Ini karena, bahkan tidak termasuk biaya kegiatan kriminal (yang akan dipastikan oleh pengadilan), penyebab struktural ketidakseimbangan keuangan Roma tetap utuh: transportasi, seperti yang telah dikatakan, tetapi juga sistem pemborosan di mana perlawanan politik telah mencegah lokasi kejahatan. transformasi dan pabrik limbah menjadi energi dengan memperluas monopoli TPA Malagrotta secara inersia, penutupannya dilakukan hari ini dengan mengirimkan limbah Romawi ke Italia dan Eropa dengan biaya yang hampir tidak dapat disebutkan.
Dan lagi, hubungan buram dengan sistem koperasi yang memasok bagian layanan yang sangat signifikan (dan pengeluaran saat ini) di daerah tersebut: dari kantin hingga transportasi sekolah, dari pemotongan rumput hingga layanan pribadi. Karena jika benar bahwa sistem metropolitan yang kompleks seperti Romawi membutuhkan peningkatan yang kuat dari peran kotamadya, bagaimanapun juga benar bahwa pusat berfungsi untuk menentukan standar, untuk melaksanakan prosedur tender yang transparan (juga untuk koperasi yang adalah perusahaan dalam segala hal), untuk perbandingan dan pemantauan biaya dan kualitas, untuk melakukan inspeksi dan pemeriksaan. Sebuah sistem yang sudah diaktifkan pada pertengahan tahun 90-an dengan metode artisanal dan yang saat ini, berkat teknologi, akan sangat mudah diimplementasikan, membuat semua data dapat diakses dan dikontrol bahkan oleh warga negara. Di Roma, sistem pemerintahan terbuka sejati akan bersifat revolusioner dan sangat mencegah aktivitas buram, patronase, atau ilegal.

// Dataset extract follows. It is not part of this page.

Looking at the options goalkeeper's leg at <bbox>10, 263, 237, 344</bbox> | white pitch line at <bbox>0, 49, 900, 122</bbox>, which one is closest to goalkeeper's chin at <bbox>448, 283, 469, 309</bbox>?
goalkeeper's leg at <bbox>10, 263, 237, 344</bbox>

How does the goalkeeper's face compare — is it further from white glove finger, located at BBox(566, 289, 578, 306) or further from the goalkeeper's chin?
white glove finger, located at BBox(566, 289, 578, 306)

Semua itu dibahas di Parlemen dalam rangka pengesahan dekrit SalvaRoma yang sebenarnya dalam versi pemerintahan Renzi banyak memasukkan indikasi yang muncul. Dan dia melakukannya meskipun ada tentangan keras dari beberapa deputi dan anggota dewan Romawi yang kemudian ternyata, mungkin bukan secara kebetulan, dikompromikan dalam sistem "dunia tengah" tetapi juga, entah kenapa, oleh Walikota Marino yang sebaliknya akan memiliki pengecualian. kesempatan untuk bersekutu dengan Pemerintah dan dengan Parlemen untuk mereformasi administrasi secara mendalam. Oleh karena itu, pemulihan Roma dimungkinkan: tetapi kejelasan masalah dan keberanian politik diperlukan.